Le contexte actuel en Irlande est marqué par le relâchement très progressif des mesures de confinement parmi les plus strictes au monde, auquel s’ajoute des frictions commerciales avec le Royaume-Uni résultant des barrières non-tarifaires pesant sur les entreprises exportatrices. En 2021, le PIB réel irlandais devrait ainsi croître de 4,5% selon les prévisions officielles du ministère des finances. Si l’impact de la situation sanitaire épargne jusqu’à présent les chiffres de la croissance, la demande intérieure s’est toutefois fortement contractée en 2020 (-5,4%) et l’impact sur le marché de l’emploi demeure très préoccupant, avec un taux de chômage estimé à 16,3% en 2021. De plus, la pandémie a renforcé la dualité de l’économie irlandaise : d’un côté, elle a ouvert de nouvelles opportunités de marché pour les technologies de l’information et de communication (TIC) ou encore la production manufacturière dans les secteurs pharmaceutique et chimique essentiellement dominés par les FMN très productives ; de l’autre, elle a fragilisé les entreprises qui servent essentiellement le marché national  moins productives et positionnées dans des domaines plus traditionnels qui peinent à voir le chemin de la reprise, en particulier dans les secteurs du tourisme, de l’hôtellerie et de la restauration.

À ces chocs à court terme, s’ajoute un défi structurel lié à la saturation des infrastructures dans les domaines du logement, du transport, de la santé et de l’éducation. En matière de logement, par exemple, l’accroissement du parc immobilier progresse moins vite que celui de la population et l’écart se creuse de façon significative depuis près de quinze ans. On estime à 390 000 le besoin en logements neufs pour les 10 ans à venir. Si le gouvernement s’est engagé, dans son programme, à financer les investissements dont le pays a besoin, il y a lieu de noter à cet égard que le niveau des dépenses publiques demeure très faible en Irlande (26% du PIB, soit le taux le plus faible dans l’UE, la France ayant le taux le plus élevé à 56%) et que la réforme sur la fiscalité internationale des entreprises pourrait bientôt peser sur ses recettes, favorisant alors l’émergence de pressions concurrentes en termes de choix de politiques publiques.

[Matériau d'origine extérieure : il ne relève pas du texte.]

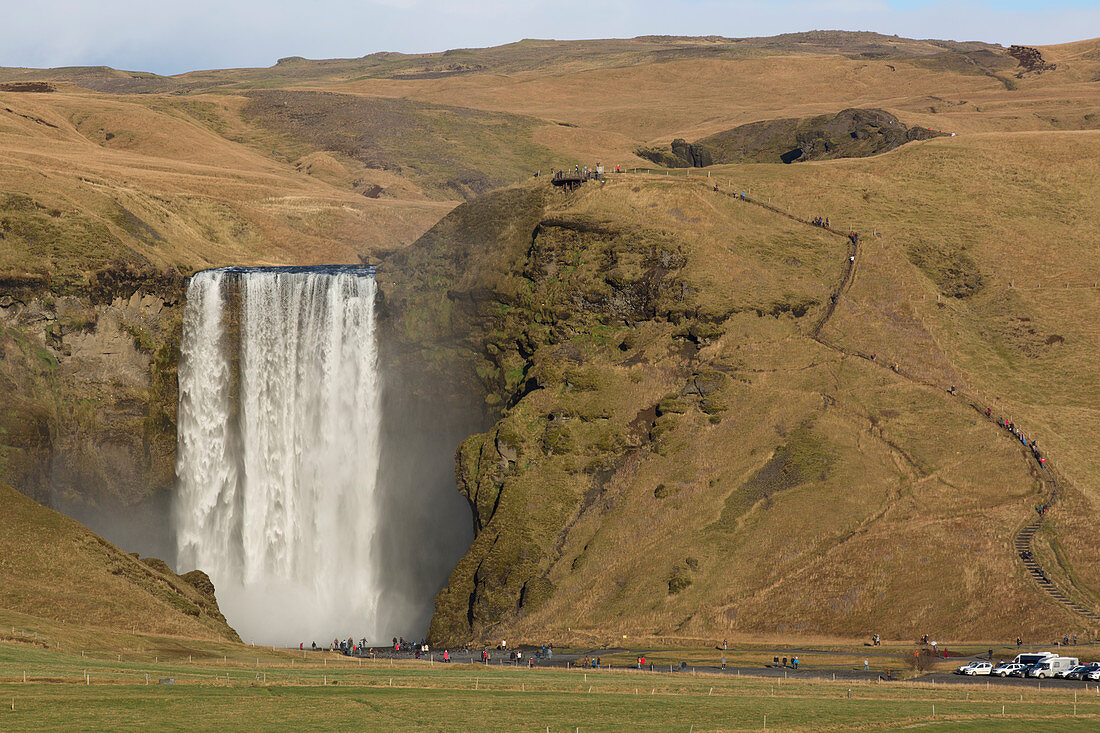 Large group of tourists standing at bottom of splashing Skogafoss waterfall, Iceland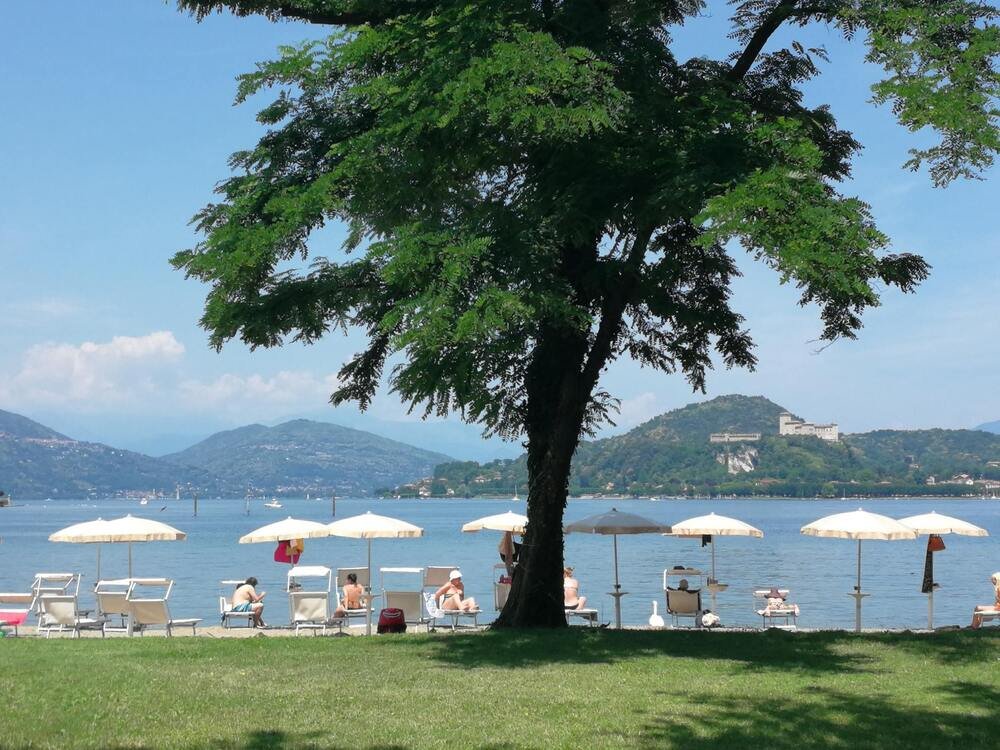 spiaggia attrezzata sul Lago Maggiore in estate con lettini e ombrelloni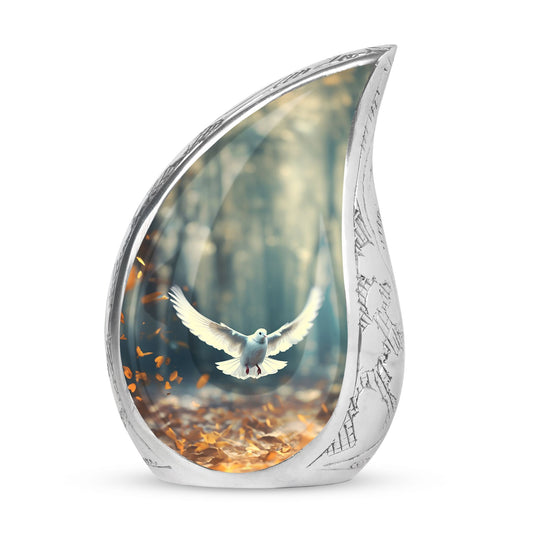 Large Dove Urn adorned with imagery of a dove in flight amidst fallen leaves, a suitable ashes holder for adult human ashes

L’amélioration conjoncturelle des finances publiques et l’assainissement du système financier irlandais appellent un suivi rigoureux en période de fort endettement public

La croissance soutenue de l’activité économique, la faiblesse des taux d’intérêt et, surtout, la progression exceptionnelle de la collecte de l’impôt sur les sociétés (IS) – qui a plus que doublé entre 2015 et 2018 grâce à la relocalisation en Irlande des actifs de FMN – ont permis de poursuivre, sans mesures supplémentaires, la réduction du déficit public. Mi-2016, l’Irlande est ainsi, conformément au calendrier prévu, sortie officiellement de la procédure pour déficit public excessif du Pacte de Stabilité et de Croissance (PSC). Pour la deuxième année consécutive, le pays enregistrait un excédent budgétaire en 2019 (+0,5% du PIB). Toutefois, l’augmentation des dépenses publiques en raison des mesures prises pour faire face à la pandémie, essentiellement en matière de santé et de protection sociale, ont creusé le déficit ressorti à -5% du PIB en 2020. Quant à la dette publique, elle s’élevait à 59,5% du PIB en 2020 et pourrait atteindre 62% du PIB ou 112% du GNI* en 2021. Au total, l’Irlande présente le ratio dette publique/ habitant (44 000€) le plus élevé de l’UE en 2020.

Enfin, les politiques macro-prudentielles mises en place suite à la crise financière ont renforcé la résilience des banques irlandaises, permettant à ces dernières d’endosser un rôle essentiel dans le soutien à l’économie face à la pandémie (moratoire sur le paiement des intérêts et prêts garantis par l’Etat). S’il est encore trop tôt pour voir se traduire le plein impact de la crise sanitaire sur leurs bilans, les craintes aujourd’hui ont principalement trait aux montants des participations publiques dans le capital des principales banques irlandaises et à la résurgence des prêts non performants qui font planer l’incertitude sur la perception des marchés. Le poids de l’endettement dans le revenu des ménages irlandais reste également élevé en comparaison européenne.